The problem –
Repeat the data exactly. Pictures are not part of the copy.

(Page-level text extractions)
▽
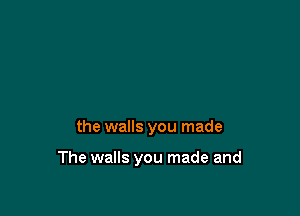 the walls you made

The walls you made and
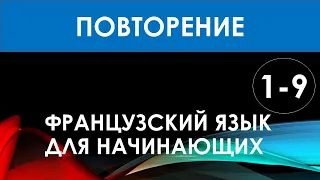 ПОВТОРЕНИЕ

1-9

ФРАНЦУЗСКИЙ ЯЗЫК ДЛЯ НАЧИНАЮЩИХ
△
Task output –
 the walls you made

The walls you made and
 ПОВТОРЕНИЕ

1-9

ФРАНЦУЗСКИЙ ЯЗЫК ДЛЯ НАЧИНАЮЩИХ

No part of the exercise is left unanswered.